Sending your staff on training is expensive and, particularly for small businesses, can be inconvenient because you will be without those staff for the period of the training. Obviously, you hope the returns on your investment will outweigh the costs and help you to improve business performance, as well as develop your staff and enhance their job satisfaction. However, too often training delivers only a temporary improvement, without significant long-term impact. So, what’s the secret to making training and its benefits stick? Well, the answer can be summed up in one word – PRACTISE!
In this blog post we’re going to examine some ideas to help you make sure your organisation achieves long-term benefits from the training it provides.
Practise, practise and more practise… it cannot be overemphasised how important this is. We can relate this to so many of life’s scenarios:
- Did you play an instrument as a child and give it up after a while because you were not great at it? Well that could be mostly down to the fact that you did not practise your instrument.
- Did you learn French at school and get a good grade in your exam but can now barely remember the basic words? This is probably because you have not practised since your school days.
- Did you attend a training course at work and learn a new skill or technique that was promoted as a new “initiative” but end up not using it much and can now not remember any of it? That lack of practise leads to a loss of money and time that no business can afford.
In short, applying and repeating the learning is vital for it to stick and be useful in the workplace or indeed any aspect of life.
Another element that is just as vital is management support and buy-in for the training. If a client approaches us to run some training, we always make sure we have a detailed discussion prior to preparing the training to ensure that there is management buy-in for the training. What do we mean by that? Well, that there is commitment from management to really want to see improved changes as a result of the training and that they are prepared to invest the time necessary to achieve this.
For example, customer service training is a perennially popular subject. Every company can make use of good customer service training, and it should result in increased employee and customer satisfaction, loyalty, increased sales as a result of recommendations, etc. Sadly, it is misguided to think this will happen through a training course alone, even if the trainer is exceptional! There must be management buy-in and follow through for the initiative to succeed. This starts with a commitment to see change, management being involved in defining the content of the training, management attending the training and management reinforcing, guiding and encouraging its application in the workplace. If a manager does not attend the training, it sends the wrong message to the team and will not reinforce, guide or encourage its use.
There are other things that you as management can do to help. This will require some time and effort on your behalf, but you owe that to the learners as well as the company, who will have invested heavily in the training.
Some tips to help training stick
Consider implementing a regime similar to this:
- At the end of the training session, instigate a discussion about what obstacles may need to be removed to allow the new learning to be applied at work. Then brainstorm ways of overcoming these, putting ownership against the points raised. Use this in team meetings to ensure that these obstacles and any new ones are discussed and eliminated.
- Provide learners with an on-the job assignment to complete after the training back in the workplace that uses the training to help embed it.

* [Excerpted records]
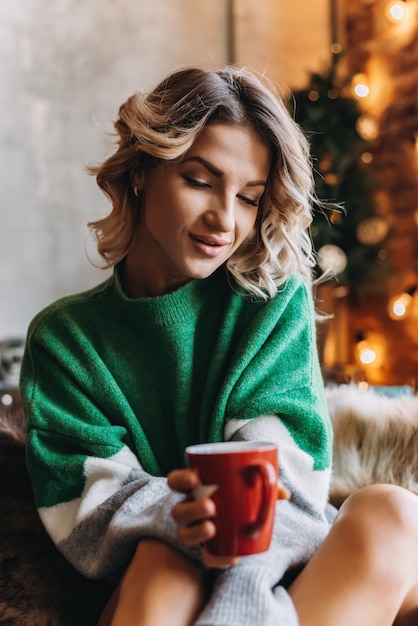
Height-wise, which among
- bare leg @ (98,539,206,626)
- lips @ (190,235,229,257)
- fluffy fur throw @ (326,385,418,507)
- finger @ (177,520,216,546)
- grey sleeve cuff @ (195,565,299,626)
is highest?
lips @ (190,235,229,257)

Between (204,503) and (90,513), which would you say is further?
(90,513)

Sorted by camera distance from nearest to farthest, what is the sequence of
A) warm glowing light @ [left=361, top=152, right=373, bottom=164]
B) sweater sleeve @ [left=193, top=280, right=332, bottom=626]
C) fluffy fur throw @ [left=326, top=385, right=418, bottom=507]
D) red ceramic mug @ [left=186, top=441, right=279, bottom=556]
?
red ceramic mug @ [left=186, top=441, right=279, bottom=556], sweater sleeve @ [left=193, top=280, right=332, bottom=626], fluffy fur throw @ [left=326, top=385, right=418, bottom=507], warm glowing light @ [left=361, top=152, right=373, bottom=164]

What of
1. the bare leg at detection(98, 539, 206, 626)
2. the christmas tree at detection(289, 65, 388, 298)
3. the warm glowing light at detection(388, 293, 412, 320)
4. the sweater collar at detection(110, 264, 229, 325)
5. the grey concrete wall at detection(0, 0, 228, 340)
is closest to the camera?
the bare leg at detection(98, 539, 206, 626)

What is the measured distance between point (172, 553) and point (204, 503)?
199 mm

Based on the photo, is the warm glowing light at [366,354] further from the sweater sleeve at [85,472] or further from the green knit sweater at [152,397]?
the sweater sleeve at [85,472]

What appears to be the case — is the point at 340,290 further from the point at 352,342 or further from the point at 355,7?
the point at 355,7

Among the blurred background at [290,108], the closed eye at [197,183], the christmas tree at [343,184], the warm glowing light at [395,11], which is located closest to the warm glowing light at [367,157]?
the blurred background at [290,108]

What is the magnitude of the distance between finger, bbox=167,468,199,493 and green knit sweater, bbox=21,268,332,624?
9.9 inches

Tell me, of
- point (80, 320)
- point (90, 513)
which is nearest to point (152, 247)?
point (80, 320)

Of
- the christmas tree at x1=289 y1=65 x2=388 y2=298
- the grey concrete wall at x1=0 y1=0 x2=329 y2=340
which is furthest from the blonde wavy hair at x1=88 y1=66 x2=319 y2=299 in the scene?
the christmas tree at x1=289 y1=65 x2=388 y2=298

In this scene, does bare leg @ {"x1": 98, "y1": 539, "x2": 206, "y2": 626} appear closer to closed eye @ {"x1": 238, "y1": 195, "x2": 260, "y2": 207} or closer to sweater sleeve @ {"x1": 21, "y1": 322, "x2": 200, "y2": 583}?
sweater sleeve @ {"x1": 21, "y1": 322, "x2": 200, "y2": 583}

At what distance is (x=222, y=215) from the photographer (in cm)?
109

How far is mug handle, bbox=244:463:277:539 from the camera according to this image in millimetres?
707

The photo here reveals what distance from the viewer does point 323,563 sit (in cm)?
89
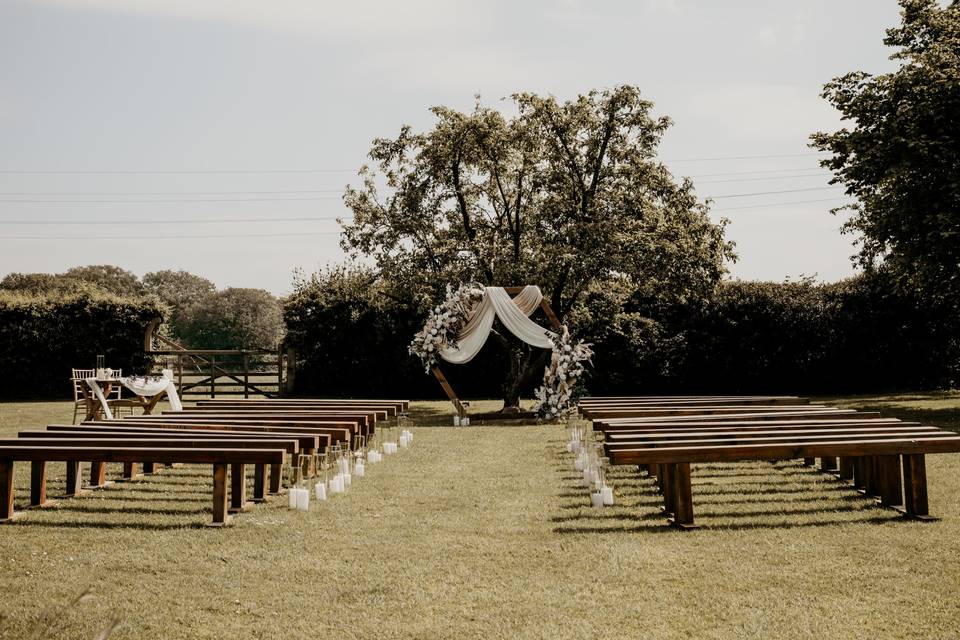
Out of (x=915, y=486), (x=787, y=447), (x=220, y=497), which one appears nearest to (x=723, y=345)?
(x=915, y=486)

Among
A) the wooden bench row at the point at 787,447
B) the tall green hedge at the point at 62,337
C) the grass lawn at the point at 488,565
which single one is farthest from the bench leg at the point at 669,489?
the tall green hedge at the point at 62,337

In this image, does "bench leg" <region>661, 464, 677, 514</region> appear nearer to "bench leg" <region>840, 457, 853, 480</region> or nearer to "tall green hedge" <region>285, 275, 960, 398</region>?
"bench leg" <region>840, 457, 853, 480</region>

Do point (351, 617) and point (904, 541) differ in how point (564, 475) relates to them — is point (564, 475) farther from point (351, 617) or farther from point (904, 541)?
point (351, 617)

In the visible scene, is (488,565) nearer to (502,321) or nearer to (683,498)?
(683,498)

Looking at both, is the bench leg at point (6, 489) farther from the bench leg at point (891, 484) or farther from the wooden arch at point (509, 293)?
the wooden arch at point (509, 293)

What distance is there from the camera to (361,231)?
20188 mm

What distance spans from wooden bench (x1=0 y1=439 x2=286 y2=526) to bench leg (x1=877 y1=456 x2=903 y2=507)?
5.38m

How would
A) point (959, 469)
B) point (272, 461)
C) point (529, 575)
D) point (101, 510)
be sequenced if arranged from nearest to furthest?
point (529, 575)
point (272, 461)
point (101, 510)
point (959, 469)

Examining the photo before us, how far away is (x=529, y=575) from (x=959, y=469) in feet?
21.0

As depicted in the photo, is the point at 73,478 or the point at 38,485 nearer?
the point at 38,485

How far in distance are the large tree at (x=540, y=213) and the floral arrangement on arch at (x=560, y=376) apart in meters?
1.84

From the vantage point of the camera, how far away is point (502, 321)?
16.6 meters

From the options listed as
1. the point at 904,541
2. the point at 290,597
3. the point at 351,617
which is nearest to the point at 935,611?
the point at 904,541

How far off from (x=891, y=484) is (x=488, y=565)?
412 cm
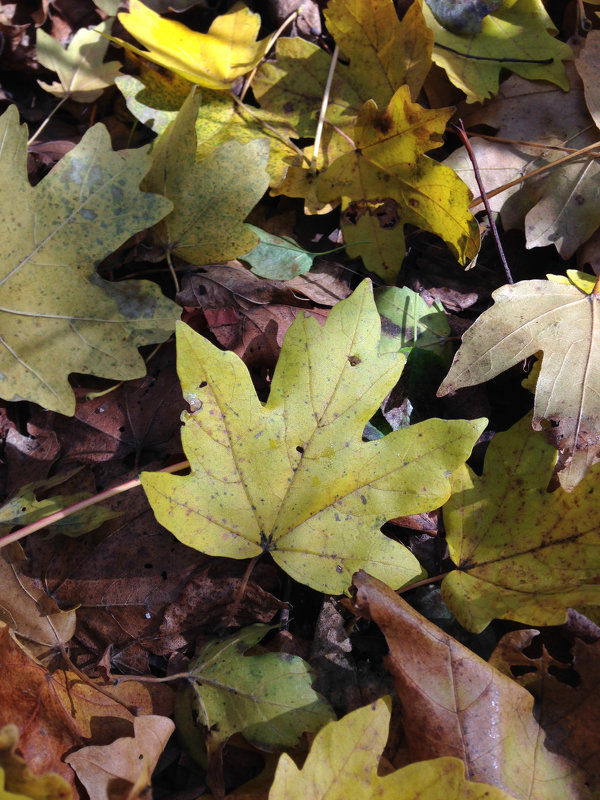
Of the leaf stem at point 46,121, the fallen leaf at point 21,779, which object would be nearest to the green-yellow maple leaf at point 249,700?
the fallen leaf at point 21,779

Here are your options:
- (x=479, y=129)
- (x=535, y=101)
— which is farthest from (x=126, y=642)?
(x=535, y=101)

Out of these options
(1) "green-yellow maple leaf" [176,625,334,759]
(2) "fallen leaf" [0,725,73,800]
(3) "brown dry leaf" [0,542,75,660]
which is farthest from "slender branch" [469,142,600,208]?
(2) "fallen leaf" [0,725,73,800]

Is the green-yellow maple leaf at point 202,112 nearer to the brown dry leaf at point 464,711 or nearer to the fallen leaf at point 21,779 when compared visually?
the brown dry leaf at point 464,711

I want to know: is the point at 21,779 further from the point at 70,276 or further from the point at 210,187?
the point at 210,187

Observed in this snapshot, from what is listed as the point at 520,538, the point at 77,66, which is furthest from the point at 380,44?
the point at 520,538

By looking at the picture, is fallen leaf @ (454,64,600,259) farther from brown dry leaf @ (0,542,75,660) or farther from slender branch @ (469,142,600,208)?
brown dry leaf @ (0,542,75,660)

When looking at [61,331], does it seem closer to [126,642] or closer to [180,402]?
[180,402]
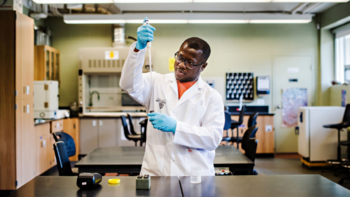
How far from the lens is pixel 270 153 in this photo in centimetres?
593

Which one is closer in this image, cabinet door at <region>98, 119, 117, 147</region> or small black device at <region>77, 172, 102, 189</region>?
small black device at <region>77, 172, 102, 189</region>

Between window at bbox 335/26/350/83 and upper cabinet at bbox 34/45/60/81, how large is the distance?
236 inches

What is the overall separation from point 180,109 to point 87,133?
4.30 metres

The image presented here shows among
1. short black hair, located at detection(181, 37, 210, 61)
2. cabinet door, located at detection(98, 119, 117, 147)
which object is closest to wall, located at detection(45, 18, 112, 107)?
cabinet door, located at detection(98, 119, 117, 147)

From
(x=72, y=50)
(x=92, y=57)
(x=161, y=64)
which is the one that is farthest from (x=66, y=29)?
(x=161, y=64)

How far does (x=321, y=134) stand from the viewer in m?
4.77

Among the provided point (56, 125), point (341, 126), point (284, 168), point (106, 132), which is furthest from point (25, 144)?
point (341, 126)

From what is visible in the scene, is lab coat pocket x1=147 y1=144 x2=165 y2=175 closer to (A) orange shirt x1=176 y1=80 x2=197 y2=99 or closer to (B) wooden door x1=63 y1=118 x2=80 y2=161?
(A) orange shirt x1=176 y1=80 x2=197 y2=99

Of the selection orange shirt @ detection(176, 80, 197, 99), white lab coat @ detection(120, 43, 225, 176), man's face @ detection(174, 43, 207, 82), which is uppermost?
man's face @ detection(174, 43, 207, 82)

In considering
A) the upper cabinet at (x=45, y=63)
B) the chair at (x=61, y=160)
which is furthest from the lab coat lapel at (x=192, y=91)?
the upper cabinet at (x=45, y=63)

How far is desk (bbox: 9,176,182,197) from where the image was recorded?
1.29 meters

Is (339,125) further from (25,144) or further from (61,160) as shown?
(25,144)

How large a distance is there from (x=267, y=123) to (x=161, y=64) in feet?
8.51

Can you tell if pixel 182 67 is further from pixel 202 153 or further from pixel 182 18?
pixel 182 18
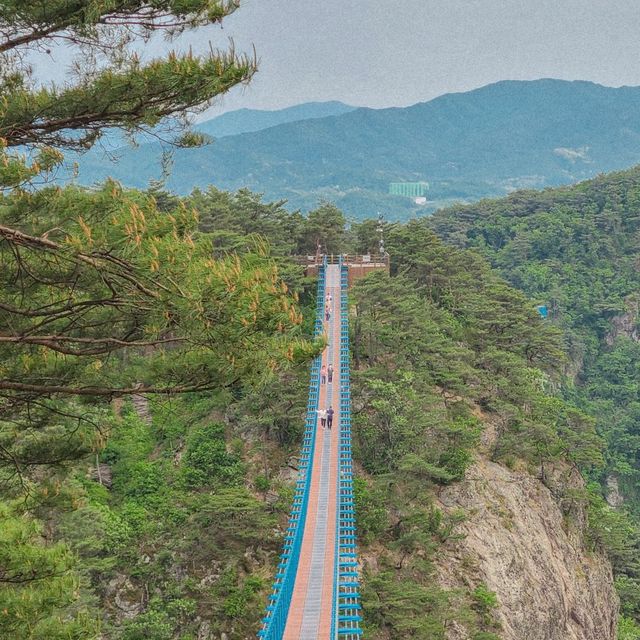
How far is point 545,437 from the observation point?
21.4m

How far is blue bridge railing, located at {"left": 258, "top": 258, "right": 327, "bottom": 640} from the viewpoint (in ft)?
36.7

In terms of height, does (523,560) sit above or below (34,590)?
below

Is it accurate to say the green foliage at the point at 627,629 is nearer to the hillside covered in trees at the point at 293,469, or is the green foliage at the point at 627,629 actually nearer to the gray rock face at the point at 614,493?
the hillside covered in trees at the point at 293,469

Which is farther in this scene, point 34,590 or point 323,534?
point 323,534

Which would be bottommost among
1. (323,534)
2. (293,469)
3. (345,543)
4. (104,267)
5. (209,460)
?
(345,543)

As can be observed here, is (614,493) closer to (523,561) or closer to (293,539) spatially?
(523,561)

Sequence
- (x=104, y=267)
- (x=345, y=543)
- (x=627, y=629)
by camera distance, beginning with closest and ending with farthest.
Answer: (x=104, y=267)
(x=345, y=543)
(x=627, y=629)

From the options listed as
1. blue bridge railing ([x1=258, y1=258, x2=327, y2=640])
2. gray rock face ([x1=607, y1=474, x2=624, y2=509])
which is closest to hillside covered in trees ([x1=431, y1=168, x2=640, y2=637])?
gray rock face ([x1=607, y1=474, x2=624, y2=509])

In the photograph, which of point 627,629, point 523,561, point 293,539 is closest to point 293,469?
point 293,539

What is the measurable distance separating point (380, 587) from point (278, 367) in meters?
9.97

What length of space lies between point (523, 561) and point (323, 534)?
6.70 meters

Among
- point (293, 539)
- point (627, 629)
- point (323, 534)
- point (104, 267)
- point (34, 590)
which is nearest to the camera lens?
point (104, 267)

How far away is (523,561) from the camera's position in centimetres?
1770

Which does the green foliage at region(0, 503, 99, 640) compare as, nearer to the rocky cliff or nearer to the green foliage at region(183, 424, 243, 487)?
the rocky cliff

* [Actions to take]
**1)** According to the training blog post, what one word sums up the secret to making training stick?
**2)** In the entries, rewrite the lines from the line with "Sorted by camera" to the line with "right=279, bottom=556], sweater", replacing "nearest" with "closest" and leaving everything else as it is. Return only those lines.
The training blog post and the entries have nothing to do with each other.

* [Per-task outputs]
**1)** Practise.

**2)**
Sorted by camera distance from closest to farthest, what is the sequence of
A) warm glowing light @ [left=361, top=152, right=373, bottom=164]
B) sweater sleeve @ [left=193, top=280, right=332, bottom=626]
C) fluffy fur throw @ [left=326, top=385, right=418, bottom=507]
D) red ceramic mug @ [left=186, top=441, right=279, bottom=556]
?
red ceramic mug @ [left=186, top=441, right=279, bottom=556], sweater sleeve @ [left=193, top=280, right=332, bottom=626], fluffy fur throw @ [left=326, top=385, right=418, bottom=507], warm glowing light @ [left=361, top=152, right=373, bottom=164]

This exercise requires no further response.